RECORDS TO USE |
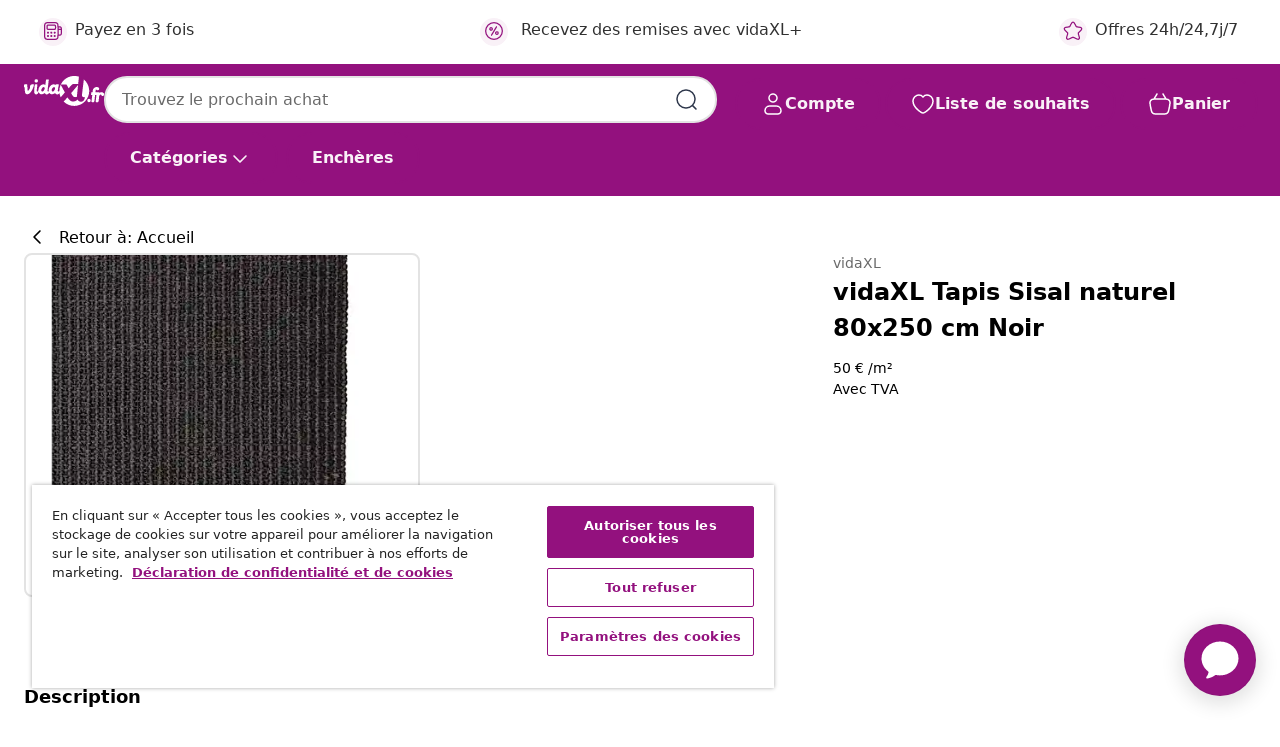

--- FILE ---
content_type: text/javascript; charset=utf-8
request_url: https://e.cquotient.com/recs/bfns-vidaxl-fr/Recently_Viewed_All_Pages?callback=CQuotient._callback2&_=1769021827261&_device=mac&userId=&cookieId=bcjsgrzcZFdHTygLtbfUZjGa2w&emailId=&anchors=id%3A%3A8720286723623%7C%7Csku%3A%3A%7C%7Ctype%3A%3A%7C%7Calt_id%3A%3A&slotId=pdp-recommendations-slot-2&slotConfigId=PDP-recently%20viewed%20(starting%20point)&slotConfigTemplate=slots%2Frecommendation%2FeinsteinProgressCarousel.isml&ccver=1.03&realm=BFNS&siteId=vidaxl-fr&instanceType=prd&v=v3.1.3&json=%7B%22userId%22%3A%22%22%2C%22cookieId%22%3A%22bcjsgrzcZFdHTygLtbfUZjGa2w%22%2C%22emailId%22%3A%22%22%2C%22anchors%22%3A%5B%7B%22id%22%3A%228720286723623%22%2C%22sku%22%3A%22%22%2C%22type%22%3A%22%22%2C%22alt_id%22%3A%22%22%7D%5D%2C%22slotId%22%3A%22pdp-recommendations-slot-2%22%2C%22slotConfigId%22%3A%22PDP-recently%20viewed%20(starting%20point)%22%2C%22slotConfigTemplate%22%3A%22slots%2Frecommendation%2FeinsteinProgressCarousel.isml%22%2C%22ccver%22%3A%221.03%22%2C%22realm%22%3A%22BFNS%22%2C%22siteId%22%3A%22vidaxl-fr%22%2C%22instanceType%22%3A%22prd%22%2C%22v%22%3A%22v3.1.3%22%7D
body_size: 98
content:
/**/ typeof CQuotient._callback2 === 'function' && CQuotient._callback2({"Recently_Viewed_All_Pages":{"displayMessage":"Recently_Viewed_All_Pages","recs":[],"recoUUID":"8d5376c2-3a9c-466d-a3cc-b0daf1ff198c"}});

--- FILE ---
content_type: text/javascript; charset=utf-8
request_url: https://e.cquotient.com/recs/bfns-vidaxl-fr/PDP-Slot-Three-B?callback=CQuotient._callback1&_=1769021827258&_device=mac&userId=&cookieId=bcjsgrzcZFdHTygLtbfUZjGa2w&emailId=&anchors=id%3A%3A8720286723623%7C%7Csku%3A%3A%7C%7Ctype%3A%3A%7C%7Calt_id%3A%3A&slotId=pdp-recommendations-slot-1&slotConfigId=PDP-Slot-One-C&slotConfigTemplate=slots%2Frecommendation%2FeinsteinBackgroundCarousel.isml&ccver=1.03&realm=BFNS&siteId=vidaxl-fr&instanceType=prd&v=v3.1.3&json=%7B%22userId%22%3A%22%22%2C%22cookieId%22%3A%22bcjsgrzcZFdHTygLtbfUZjGa2w%22%2C%22emailId%22%3A%22%22%2C%22anchors%22%3A%5B%7B%22id%22%3A%228720286723623%22%2C%22sku%22%3A%22%22%2C%22type%22%3A%22%22%2C%22alt_id%22%3A%22%22%7D%5D%2C%22slotId%22%3A%22pdp-recommendations-slot-1%22%2C%22slotConfigId%22%3A%22PDP-Slot-One-C%22%2C%22slotConfigTemplate%22%3A%22slots%2Frecommendation%2FeinsteinBackgroundCarousel.isml%22%2C%22ccver%22%3A%221.03%22%2C%22realm%22%3A%22BFNS%22%2C%22siteId%22%3A%22vidaxl-fr%22%2C%22instanceType%22%3A%22prd%22%2C%22v%22%3A%22v3.1.3%22%7D
body_size: 80
content:
/**/ typeof CQuotient._callback1 === 'function' && CQuotient._callback1({"PDP-Slot-Three-B":{"displayMessage":"PDP-Slot-Three-B","recs":[],"recoUUID":"99b30572-2b95-4fad-b8e2-a5725fc5ec66"}});

--- FILE ---
content_type: text/javascript; charset=utf-8
request_url: https://p.cquotient.com/pebble?tla=bfns-vidaxl-fr&activityType=viewProduct&callback=CQuotient._act_callback0&cookieId=bcjsgrzcZFdHTygLtbfUZjGa2w&userId=&emailId=&product=id%3A%3A8720286723623%7C%7Csku%3A%3A%7C%7Ctype%3A%3A%7C%7Calt_id%3A%3A&realm=BFNS&siteId=vidaxl-fr&instanceType=prd&locale=fr_FR&referrer=&currentLocation=https%3A%2F%2Fwww.vidaxl.fr%2Fe%2Fvidaxl-tapis-sisal-naturel-80x250-cm-noir%2F8720286723623.html&ls=true&_=1769021827255&v=v3.1.3&fbPixelId=342573886446976&json=%7B%22cookieId%22%3A%22bcjsgrzcZFdHTygLtbfUZjGa2w%22%2C%22userId%22%3A%22%22%2C%22emailId%22%3A%22%22%2C%22product%22%3A%7B%22id%22%3A%228720286723623%22%2C%22sku%22%3A%22%22%2C%22type%22%3A%22%22%2C%22alt_id%22%3A%22%22%7D%2C%22realm%22%3A%22BFNS%22%2C%22siteId%22%3A%22vidaxl-fr%22%2C%22instanceType%22%3A%22prd%22%2C%22locale%22%3A%22fr_FR%22%2C%22referrer%22%3A%22%22%2C%22currentLocation%22%3A%22https%3A%2F%2Fwww.vidaxl.fr%2Fe%2Fvidaxl-tapis-sisal-naturel-80x250-cm-noir%2F8720286723623.html%22%2C%22ls%22%3Atrue%2C%22_%22%3A1769021827255%2C%22v%22%3A%22v3.1.3%22%2C%22fbPixelId%22%3A%22342573886446976%22%7D
body_size: 269
content:
/**/ typeof CQuotient._act_callback0 === 'function' && CQuotient._act_callback0([{"k":"__cq_uuid","v":"bcjsgrzcZFdHTygLtbfUZjGa2w","m":34128000},{"k":"__cq_bc","v":"%7B%22bfns-vidaxl-fr%22%3A%5B%7B%22id%22%3A%228720286723623%22%7D%5D%7D","m":2592000}]);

ACTION ITEM | Search the data above for the string "recoUUID" and report each line that holds it.

COMPLETED EXERCISE |
/**/ typeof CQuotient._callback2 === 'function' && CQuotient._callback2({"Recently_Viewed_All_Pages":{"displayMessage":"Recently_Viewed_All_Pages","recs":[],"recoUUID":"8d5376c2-3a9c-466d-a3cc-b0daf1ff198c"}});
/**/ typeof CQuotient._callback1 === 'function' && CQuotient._callback1({"PDP-Slot-Three-B":{"displayMessage":"PDP-Slot-Three-B","recs":[],"recoUUID":"99b30572-2b95-4fad-b8e2-a5725fc5ec66"}});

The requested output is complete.